Using the passage on the Christmas hymns, answer these questions:
(a) To which ancestor, according to the Benedictus, did God swear an oath?
(b) When did the exclusively "spiritual" reading of these hymns emerge?
(c) Who sings the Nunc Dimittis, and on what occasion?

◆ **Source passage**
◆ ◆ ◆ ◆ ◆

It begins by blessing God for what has happened: “Blessed be the Lord God of Israel, for he has looked favorably on his people and redeemed them.” Then it speaks about Jesus as “a mighty savior” who is the fulfillment of the prophets: “God has raised up a mighty savior for us in the house of his servant David, as he spoke through the mouth of his holy prophets from of old.” The result: so “that we would be saved from our enemies and from the hand of all who hate us.”
The hymn then returns to the affirmation of promise fulfilled: “Thus God has shown the mercy promised to our ancestors, and has remembered his holy covenant, the oath that he swore to our ancestor Abraham.” The result? The same as in the earlier verse: “to grant us that we, being rescued from the hands of our enemies, might serve him without fear, in holiness and righteousness before him all our days.” Finally, it concludes with the theme of light and peace: “By the tender mercy of our God, the dawn from on high will break upon us, to give light to those who sit in darkness and in the shadow of death, to guide our feet into the way of peace.”
Like that of the Magnificat, its image of God’s promise and of Jesus as a mighty savior concerns this world, not heaven. The early Christians who sang the Benedictus emphasized salvation from their enemies so that in this life they might serve God without fear all their days.
These hymns proclaim and remind us that the God of the Bible is concerned about the whole of life. There is a “spiritual” reading of these hymns and the Christmas stories as a whole that sometimes obscures this. Within this reading, their language is understood to refer primarily or only to “internal” states: the spiritually proud will be brought down, and the spiritually lowly will be lifted up; the “poor” are the spiritually poor, and they will be filled; the enemies are spiritual enemies, and so forth.
But to suppose this is to ignore the fact that this language is about how the world should be. The exclusively “spiritual” reading of this language emerged only after Christianity became the dominant religion of late Roman and then European culture. Before then, it was understood to be about this world and the transformation of this world.
The Magnificat and the Benedictus—and the Christmas stories and the Bible as a whole—combine what we often separate, namely, religion and politics, spirituality and a passion for this world. Are these hymns religious and spiritual? Yes. Are they also political, about a transformed world? Yes. Together, they announce, in the language of our Chapter 3, that the Great Divine Cleanup of the World has begun in Jesus.
Like Luke himself, we give the last word to the Nunc Dimittis, the third and briefest hymn. On the occasion of the presentation of the infant Jesus in the temple, Simeon, described as “righteous and devout” and “looking forward to the consolation of Israel” (2:25), sings it. “Guided by the Spirit,” Simeon “took Jesus in his arms and praised God”:
Lord, now you are dismissing your servant in peace, according to your word;
for my eyes have seen your salvation, which you have prepared in the presence of all peoples,
a light for revelation to the Gentiles, and for glory to your people Israel. (2:28–32)
The words of this hymn powerfully proclaim the promise and fulfillment theme. What Simeon has yearned for, what Israel has yearned for, has come to pass: in Jesus, God’s salvation has come; and it is revelation to the Gentiles and glory to Israel. Simeon can die in peace.

◆ ◆ ◆ ◆ ◆

◆ **Material provided**
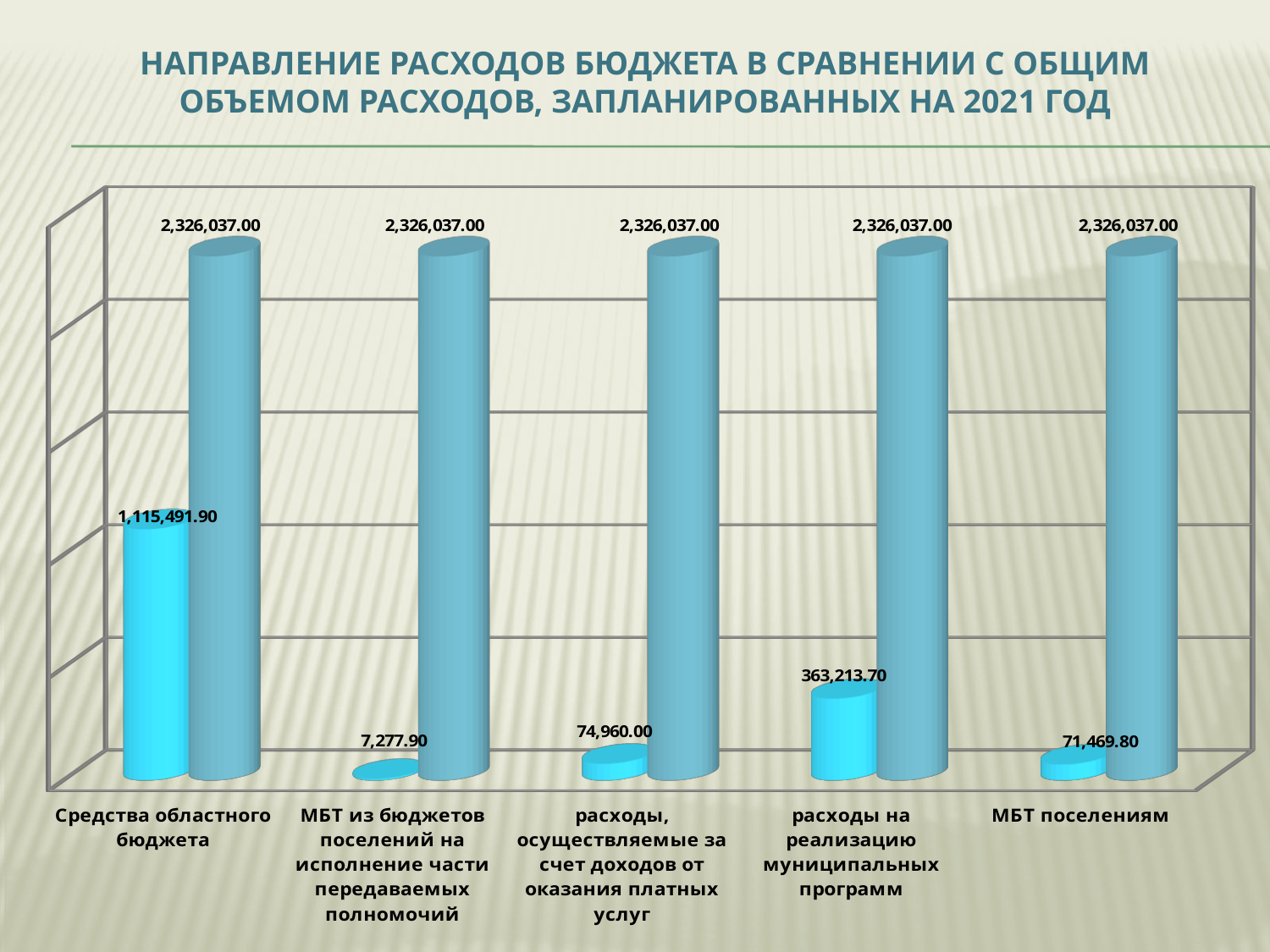
How many categories are shown on the x axis of the chart? 5 What is the difference between the dark blue bar (2,326,037.00) and the light blue bar for Средства областного бюджета? 1,210,545.10 What is the value of the light blue bar for расходы на реализацию муниципальных программ? 363,213.70 Which category has the lowest light blue bar? МБТ из бюджетов поселений на исполнение части передаваемых полномочий What value is shown on each of the tall dark blue bars? 2,326,037.00 What is the value of the light blue bar for МБТ из бюджетов поселений на исполнение части передаваемых полномочий? 7,277.90 What is the difference between the light blue values for расходы на реализацию муниципальных программ and расходы, осуществляемые за счет доходов от оказания платных услуг? 288,253.70 What is the value of the light blue bar for Средства областного бюджета? 1,115,491.90 Which light blue bar is larger: расходы, осуществляемые за счет доходов от оказания платных услуг or расходы на реализацию муниципальных программ? расходы на реализацию муниципальных программ What is the value of the light blue bar for МБТ поселениям? 71,469.80 Which category has the highest light blue bar? Средства областного бюджета What kind of chart is shown on the slide? Bar chart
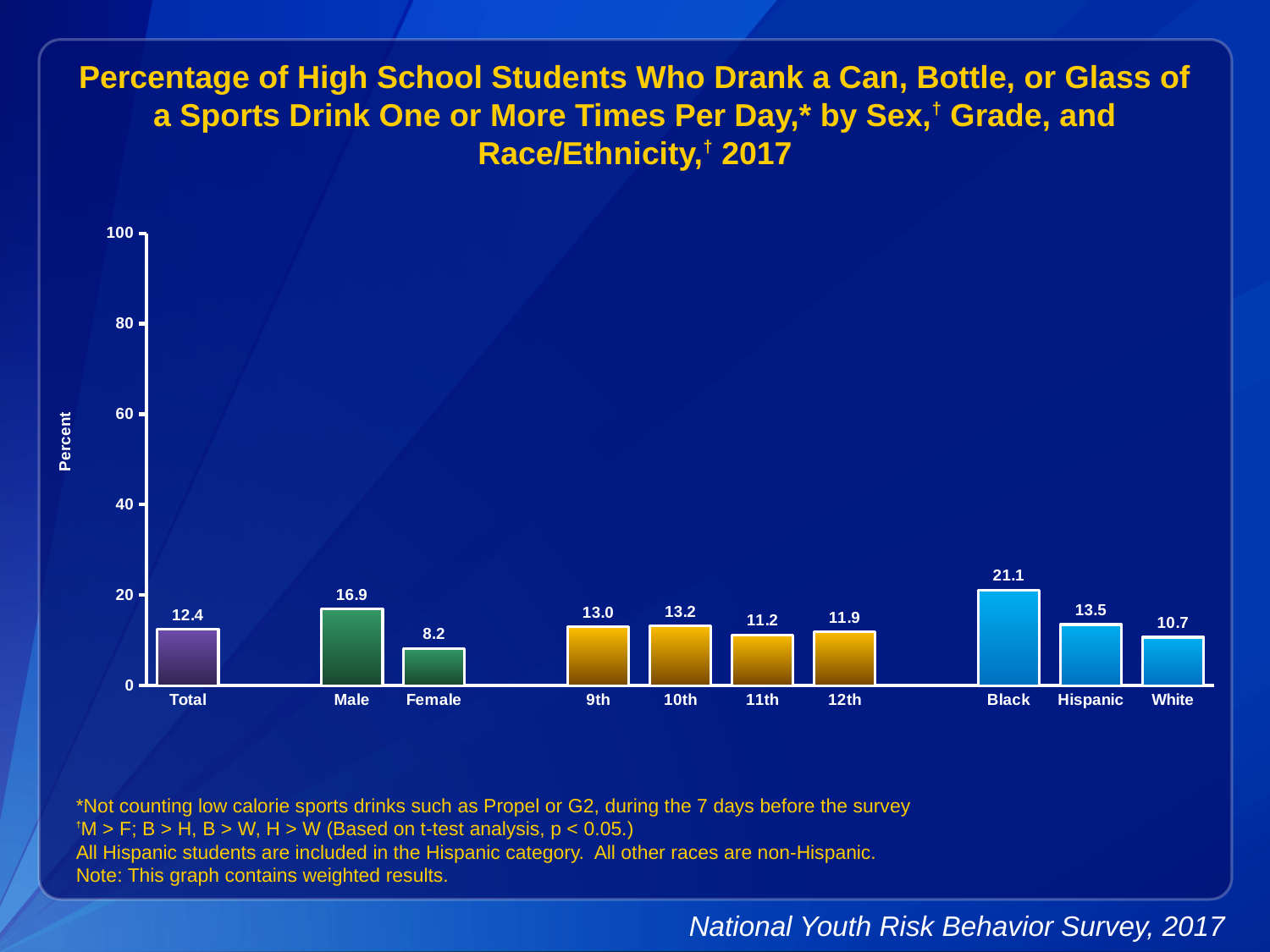
How many categories are shown on the x axis? 10 What is the difference between the values for Male and Female? 8.7 What is the difference between the values for Black and White? 10.4 What is the value for Female? 8.2 What is the value for Hispanic? 13.5 What is the value for Total? 12.4 Which category has the highest value? Black Which is larger, the value for 9th grade or 12th grade? 9th What is the value for 11th grade? 11.2 Which category has the lowest value? Female Is the value for Black greater or less than 20? greater What kind of chart is this? bar chart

◆ ◆ ◆ ◆ ◆

◆ **Result of this exercise**
(a) Abraham.
(b) Only after Christianity became the dominant religion of late Roman and then European culture.
(c) Simeon sings it at the presentation of the infant Jesus in the temple.